Dans le flot continuel dont nous inonde le marché du long métrage pour la jeunesse, il convient désormais de distinguer le mérite de ceux qui proposent l’exposition d’un nouvel univers. Zootopie n’est pas le énième volet d’une franchise, une adaptation d’un manga, d’un jeu vidéo ou de jouets quelconque, mais bien une idée originale.
Toute la première partie permet donc la découverte d’une ville où cohabitent les espèces animales, civilisées comme pourraient l’être (du moins officiellement) les hommes. Outre l’intrigue et les ressorts humanistes de l’utopie, c’est surtout la cartographie du lieu (présentée via un monorail qui reprend fortement l’une des plus belles séquences d’A la poursuite de demain) qui réserve sa petite part d’enchantement : la profusion des espèces, une répartition climatique par quartiers, occasionnant une variété des décors servis par une animation de qualité, et dans le détail, un jeu constant sur les différentes proportions des habitants. Dans la plupart des séquences, on jouera sur la richesse de ces potentialités : une course poursuite dans sourisville par deux protagonistes qui y semblent des godzillas, un jeu sur les clichés attribués à chaque espace (les paresseux, les loups ne pouvant s’empêcher d’hurler) ou sur la taille, évidemment : du sexisme dont est victime la lapine principale à l’arnaque possible avec un fenec gangsta feignant d’être un enfant en bas âge, les idées fusent en permanence.
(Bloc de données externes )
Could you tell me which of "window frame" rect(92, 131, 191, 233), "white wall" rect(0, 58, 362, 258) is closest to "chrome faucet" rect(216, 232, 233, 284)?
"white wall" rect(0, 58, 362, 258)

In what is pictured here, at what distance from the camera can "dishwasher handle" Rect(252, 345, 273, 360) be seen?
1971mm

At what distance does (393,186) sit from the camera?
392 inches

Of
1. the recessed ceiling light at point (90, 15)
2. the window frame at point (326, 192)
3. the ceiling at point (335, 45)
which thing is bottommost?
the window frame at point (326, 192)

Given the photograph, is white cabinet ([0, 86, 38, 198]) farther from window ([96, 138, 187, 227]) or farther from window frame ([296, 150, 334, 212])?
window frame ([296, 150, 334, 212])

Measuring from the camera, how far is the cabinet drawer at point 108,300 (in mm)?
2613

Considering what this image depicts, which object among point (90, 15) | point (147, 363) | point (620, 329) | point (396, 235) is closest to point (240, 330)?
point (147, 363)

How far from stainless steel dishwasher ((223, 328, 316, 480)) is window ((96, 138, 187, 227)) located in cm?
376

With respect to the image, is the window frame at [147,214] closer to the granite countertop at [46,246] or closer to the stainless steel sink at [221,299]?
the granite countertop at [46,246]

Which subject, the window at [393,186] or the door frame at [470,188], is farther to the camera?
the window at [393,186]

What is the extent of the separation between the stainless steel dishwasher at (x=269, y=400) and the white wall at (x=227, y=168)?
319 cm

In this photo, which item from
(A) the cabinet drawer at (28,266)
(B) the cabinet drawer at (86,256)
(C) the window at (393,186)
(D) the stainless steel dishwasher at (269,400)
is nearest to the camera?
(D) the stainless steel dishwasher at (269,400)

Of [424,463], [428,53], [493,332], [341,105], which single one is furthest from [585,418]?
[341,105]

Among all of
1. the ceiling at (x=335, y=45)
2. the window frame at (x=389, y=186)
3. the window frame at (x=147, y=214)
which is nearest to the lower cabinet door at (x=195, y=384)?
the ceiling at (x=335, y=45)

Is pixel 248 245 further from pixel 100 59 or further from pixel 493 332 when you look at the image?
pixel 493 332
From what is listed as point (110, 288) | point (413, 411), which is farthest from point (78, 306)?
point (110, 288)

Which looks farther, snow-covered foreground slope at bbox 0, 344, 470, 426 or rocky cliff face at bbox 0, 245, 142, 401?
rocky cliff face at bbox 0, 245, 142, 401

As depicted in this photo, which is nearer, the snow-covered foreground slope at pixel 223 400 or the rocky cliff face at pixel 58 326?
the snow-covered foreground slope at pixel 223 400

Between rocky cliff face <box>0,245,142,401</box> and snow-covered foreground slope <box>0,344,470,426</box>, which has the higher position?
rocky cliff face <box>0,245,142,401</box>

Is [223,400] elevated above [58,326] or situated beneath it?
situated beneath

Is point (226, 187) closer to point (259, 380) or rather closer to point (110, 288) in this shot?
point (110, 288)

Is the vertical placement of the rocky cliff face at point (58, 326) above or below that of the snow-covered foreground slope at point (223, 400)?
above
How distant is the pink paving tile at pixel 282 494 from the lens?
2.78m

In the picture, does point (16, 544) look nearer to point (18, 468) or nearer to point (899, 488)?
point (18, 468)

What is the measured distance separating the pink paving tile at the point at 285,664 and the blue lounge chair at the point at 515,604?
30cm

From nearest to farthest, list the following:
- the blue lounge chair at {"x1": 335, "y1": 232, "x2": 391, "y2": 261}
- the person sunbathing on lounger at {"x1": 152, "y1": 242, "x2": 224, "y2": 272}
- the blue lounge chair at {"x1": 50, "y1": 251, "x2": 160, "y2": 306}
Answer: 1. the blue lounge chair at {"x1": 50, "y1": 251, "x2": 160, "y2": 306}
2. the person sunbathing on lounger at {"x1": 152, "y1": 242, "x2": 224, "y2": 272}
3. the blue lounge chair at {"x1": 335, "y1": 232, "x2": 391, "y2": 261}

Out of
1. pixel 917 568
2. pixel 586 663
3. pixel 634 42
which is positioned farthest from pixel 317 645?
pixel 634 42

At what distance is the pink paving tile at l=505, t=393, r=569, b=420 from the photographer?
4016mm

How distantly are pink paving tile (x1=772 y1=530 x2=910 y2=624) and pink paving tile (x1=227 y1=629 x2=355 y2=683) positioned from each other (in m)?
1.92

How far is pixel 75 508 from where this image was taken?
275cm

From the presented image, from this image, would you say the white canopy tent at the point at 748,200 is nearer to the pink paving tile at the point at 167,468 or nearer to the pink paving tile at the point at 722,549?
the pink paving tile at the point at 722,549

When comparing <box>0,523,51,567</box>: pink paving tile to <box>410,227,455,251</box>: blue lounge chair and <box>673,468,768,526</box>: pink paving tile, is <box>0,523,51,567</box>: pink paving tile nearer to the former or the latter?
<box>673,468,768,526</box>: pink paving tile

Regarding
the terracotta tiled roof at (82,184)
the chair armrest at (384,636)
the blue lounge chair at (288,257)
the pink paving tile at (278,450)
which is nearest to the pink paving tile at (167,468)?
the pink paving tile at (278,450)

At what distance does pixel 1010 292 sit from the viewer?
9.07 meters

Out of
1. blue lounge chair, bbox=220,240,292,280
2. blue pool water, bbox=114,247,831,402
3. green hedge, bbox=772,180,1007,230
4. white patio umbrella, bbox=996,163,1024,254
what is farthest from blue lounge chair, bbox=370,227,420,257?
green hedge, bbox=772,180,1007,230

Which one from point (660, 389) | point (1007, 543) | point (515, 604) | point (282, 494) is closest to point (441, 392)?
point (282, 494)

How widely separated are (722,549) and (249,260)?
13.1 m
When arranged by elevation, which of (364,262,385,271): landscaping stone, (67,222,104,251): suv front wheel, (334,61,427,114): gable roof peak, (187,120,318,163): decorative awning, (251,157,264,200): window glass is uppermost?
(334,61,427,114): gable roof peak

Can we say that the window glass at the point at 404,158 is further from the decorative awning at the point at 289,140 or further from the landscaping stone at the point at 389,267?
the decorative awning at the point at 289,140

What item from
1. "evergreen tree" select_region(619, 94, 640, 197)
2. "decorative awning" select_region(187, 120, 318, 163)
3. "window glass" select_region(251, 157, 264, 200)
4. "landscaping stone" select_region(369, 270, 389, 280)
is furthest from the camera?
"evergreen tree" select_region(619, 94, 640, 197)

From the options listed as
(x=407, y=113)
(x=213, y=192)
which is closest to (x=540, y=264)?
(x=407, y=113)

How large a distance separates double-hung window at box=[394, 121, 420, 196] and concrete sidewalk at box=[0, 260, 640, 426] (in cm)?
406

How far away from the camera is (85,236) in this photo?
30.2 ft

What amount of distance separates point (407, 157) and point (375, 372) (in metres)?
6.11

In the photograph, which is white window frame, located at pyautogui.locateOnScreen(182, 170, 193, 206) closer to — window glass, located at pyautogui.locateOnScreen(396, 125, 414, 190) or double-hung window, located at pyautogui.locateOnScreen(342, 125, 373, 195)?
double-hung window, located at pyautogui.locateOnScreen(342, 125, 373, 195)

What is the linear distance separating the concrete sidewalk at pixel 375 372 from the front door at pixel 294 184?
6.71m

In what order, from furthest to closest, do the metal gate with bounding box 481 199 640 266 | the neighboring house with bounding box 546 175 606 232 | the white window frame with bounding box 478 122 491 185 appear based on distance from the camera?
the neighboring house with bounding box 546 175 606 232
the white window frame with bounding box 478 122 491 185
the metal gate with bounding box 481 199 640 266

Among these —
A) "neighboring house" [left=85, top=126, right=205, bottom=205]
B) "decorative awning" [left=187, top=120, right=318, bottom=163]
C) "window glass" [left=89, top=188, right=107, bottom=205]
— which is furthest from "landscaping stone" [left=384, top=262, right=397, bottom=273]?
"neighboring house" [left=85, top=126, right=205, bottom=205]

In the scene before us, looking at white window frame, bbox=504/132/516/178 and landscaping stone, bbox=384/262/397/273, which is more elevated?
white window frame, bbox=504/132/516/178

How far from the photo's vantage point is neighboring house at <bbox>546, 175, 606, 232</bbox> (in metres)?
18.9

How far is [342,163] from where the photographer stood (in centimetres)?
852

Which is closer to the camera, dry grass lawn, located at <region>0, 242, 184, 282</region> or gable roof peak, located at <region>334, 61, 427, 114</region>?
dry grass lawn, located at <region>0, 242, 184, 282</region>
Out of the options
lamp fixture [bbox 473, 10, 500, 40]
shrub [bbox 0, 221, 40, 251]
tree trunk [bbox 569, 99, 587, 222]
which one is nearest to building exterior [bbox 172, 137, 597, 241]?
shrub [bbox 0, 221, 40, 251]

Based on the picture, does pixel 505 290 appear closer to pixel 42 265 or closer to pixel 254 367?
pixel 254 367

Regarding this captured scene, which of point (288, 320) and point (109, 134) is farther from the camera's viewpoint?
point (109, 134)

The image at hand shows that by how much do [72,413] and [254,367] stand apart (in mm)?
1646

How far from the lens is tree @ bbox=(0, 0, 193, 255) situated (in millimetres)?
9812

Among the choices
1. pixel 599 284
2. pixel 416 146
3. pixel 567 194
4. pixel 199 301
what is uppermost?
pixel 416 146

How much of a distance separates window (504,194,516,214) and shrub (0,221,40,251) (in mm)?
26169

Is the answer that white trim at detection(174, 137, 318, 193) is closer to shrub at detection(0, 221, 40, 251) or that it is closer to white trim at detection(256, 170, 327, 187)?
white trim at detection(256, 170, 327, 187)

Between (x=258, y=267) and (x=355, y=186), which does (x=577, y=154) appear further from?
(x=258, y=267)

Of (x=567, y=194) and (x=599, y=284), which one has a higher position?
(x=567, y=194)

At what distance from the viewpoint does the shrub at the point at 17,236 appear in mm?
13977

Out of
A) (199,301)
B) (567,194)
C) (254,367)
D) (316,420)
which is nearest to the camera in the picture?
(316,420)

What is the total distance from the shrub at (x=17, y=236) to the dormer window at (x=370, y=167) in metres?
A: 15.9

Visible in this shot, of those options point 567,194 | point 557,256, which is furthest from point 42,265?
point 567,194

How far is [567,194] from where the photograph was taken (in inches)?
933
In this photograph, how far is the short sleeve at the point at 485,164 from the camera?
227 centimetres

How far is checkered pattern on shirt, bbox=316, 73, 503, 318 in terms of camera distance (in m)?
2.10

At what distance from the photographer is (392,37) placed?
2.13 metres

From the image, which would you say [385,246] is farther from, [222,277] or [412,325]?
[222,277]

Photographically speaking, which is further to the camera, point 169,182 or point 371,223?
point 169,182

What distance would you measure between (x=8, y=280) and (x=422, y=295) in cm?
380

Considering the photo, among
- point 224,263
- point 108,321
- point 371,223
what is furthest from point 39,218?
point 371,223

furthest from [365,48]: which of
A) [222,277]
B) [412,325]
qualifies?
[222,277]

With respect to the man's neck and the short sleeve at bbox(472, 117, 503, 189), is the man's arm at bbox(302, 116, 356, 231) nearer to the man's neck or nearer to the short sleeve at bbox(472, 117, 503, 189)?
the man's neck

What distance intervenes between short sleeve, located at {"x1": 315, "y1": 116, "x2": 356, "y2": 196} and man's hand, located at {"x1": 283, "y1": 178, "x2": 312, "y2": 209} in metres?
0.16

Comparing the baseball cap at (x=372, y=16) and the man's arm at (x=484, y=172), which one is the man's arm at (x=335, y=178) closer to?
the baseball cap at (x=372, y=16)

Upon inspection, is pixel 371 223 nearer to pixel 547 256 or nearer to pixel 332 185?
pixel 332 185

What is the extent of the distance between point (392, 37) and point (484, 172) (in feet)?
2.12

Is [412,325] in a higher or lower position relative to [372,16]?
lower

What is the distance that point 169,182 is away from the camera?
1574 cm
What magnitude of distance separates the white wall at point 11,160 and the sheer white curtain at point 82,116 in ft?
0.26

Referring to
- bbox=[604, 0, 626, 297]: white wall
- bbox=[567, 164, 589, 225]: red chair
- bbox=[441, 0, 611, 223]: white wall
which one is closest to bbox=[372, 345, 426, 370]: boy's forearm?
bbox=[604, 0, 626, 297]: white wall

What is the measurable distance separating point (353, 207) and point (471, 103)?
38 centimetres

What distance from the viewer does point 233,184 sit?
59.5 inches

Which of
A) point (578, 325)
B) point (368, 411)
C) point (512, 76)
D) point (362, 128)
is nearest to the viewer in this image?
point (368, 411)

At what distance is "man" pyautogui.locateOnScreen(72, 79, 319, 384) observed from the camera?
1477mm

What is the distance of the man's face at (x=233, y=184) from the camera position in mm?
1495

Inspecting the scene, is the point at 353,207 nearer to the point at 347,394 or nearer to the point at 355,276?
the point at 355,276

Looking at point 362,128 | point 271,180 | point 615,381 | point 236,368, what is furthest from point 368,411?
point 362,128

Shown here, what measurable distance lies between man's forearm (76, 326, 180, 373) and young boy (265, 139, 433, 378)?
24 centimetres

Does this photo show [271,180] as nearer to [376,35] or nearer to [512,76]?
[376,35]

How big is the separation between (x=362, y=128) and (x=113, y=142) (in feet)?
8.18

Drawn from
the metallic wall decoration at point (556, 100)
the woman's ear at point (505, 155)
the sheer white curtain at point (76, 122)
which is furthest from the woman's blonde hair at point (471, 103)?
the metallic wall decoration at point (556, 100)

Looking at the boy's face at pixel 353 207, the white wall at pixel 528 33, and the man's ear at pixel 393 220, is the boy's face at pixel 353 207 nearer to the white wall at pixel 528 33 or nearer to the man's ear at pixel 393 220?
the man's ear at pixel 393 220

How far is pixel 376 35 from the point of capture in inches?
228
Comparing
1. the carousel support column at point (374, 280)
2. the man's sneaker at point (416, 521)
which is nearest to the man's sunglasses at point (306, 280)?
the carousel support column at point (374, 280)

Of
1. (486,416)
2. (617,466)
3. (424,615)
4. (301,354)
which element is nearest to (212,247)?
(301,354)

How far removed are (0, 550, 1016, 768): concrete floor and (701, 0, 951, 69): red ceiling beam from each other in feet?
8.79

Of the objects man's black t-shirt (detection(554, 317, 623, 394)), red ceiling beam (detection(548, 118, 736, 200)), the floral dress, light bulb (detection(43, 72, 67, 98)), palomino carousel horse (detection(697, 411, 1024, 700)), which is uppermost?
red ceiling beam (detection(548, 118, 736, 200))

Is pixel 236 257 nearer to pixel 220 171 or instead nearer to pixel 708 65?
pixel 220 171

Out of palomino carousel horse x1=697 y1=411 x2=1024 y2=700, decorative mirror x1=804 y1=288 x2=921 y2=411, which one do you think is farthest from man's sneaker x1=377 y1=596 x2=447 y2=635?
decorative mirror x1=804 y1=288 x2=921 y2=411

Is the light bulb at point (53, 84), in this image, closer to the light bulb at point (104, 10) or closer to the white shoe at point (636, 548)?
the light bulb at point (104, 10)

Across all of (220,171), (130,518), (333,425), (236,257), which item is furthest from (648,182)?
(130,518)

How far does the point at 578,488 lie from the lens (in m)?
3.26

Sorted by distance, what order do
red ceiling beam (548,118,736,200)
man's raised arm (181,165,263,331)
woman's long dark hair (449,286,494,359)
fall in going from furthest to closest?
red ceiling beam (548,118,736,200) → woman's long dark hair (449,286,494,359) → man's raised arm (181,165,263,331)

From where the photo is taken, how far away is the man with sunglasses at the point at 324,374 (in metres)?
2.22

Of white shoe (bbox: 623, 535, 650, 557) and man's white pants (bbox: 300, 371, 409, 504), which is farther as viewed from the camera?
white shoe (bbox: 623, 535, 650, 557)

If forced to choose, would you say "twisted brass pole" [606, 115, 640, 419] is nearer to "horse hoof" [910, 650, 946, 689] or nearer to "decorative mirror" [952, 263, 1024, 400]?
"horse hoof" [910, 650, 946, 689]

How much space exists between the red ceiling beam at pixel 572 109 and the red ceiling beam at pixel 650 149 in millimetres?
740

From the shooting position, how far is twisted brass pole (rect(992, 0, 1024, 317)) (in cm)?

L’intrigue est certes assez linéaire, et semble un moment ronronner avant de prendre des directions relativement intéressantes : il s’agit conjointement de désactiver les mythes inhérents l’utopie, tout en renversant les pôles traditionnels de la domination des forts par les faibles : les réflexions lancées çà et là sur la force du nombre (les « proies » étant 10 fois supérieures aux « prédateurs »), la manipulation et le pouvoir par la peur sont plutôt bien amenées.
Une autre qualité est aussi à chercher dans la trempe de ses personnages : le duo de ce buddy movie lapin/renard fonctionne tout à fait, et même s’il est cousu de fil blanc, sur les traces d’un Rox & Rouky, on nous donne les moyens et le temps de s’y attacher.
Certes, quelques facilités dans la vanne censées séduire les parents dans la salle ne sont pas toujours très fines (les références au Parrain, ou à Breaking Bad par exemple), et le foisonnement des décors et des retournements peut perdre un peu les plus jeunes du public. Mais on est bien loin de l’ironie putassière devenue coutumière dans l’animation, en témoignent les bandes annonces énucléantes vues en début de séance.
Fraicheur, découverte, attendrissement : Disney reste dans la course, avec un retour à l’enfance qui peut s’avérer salutaire.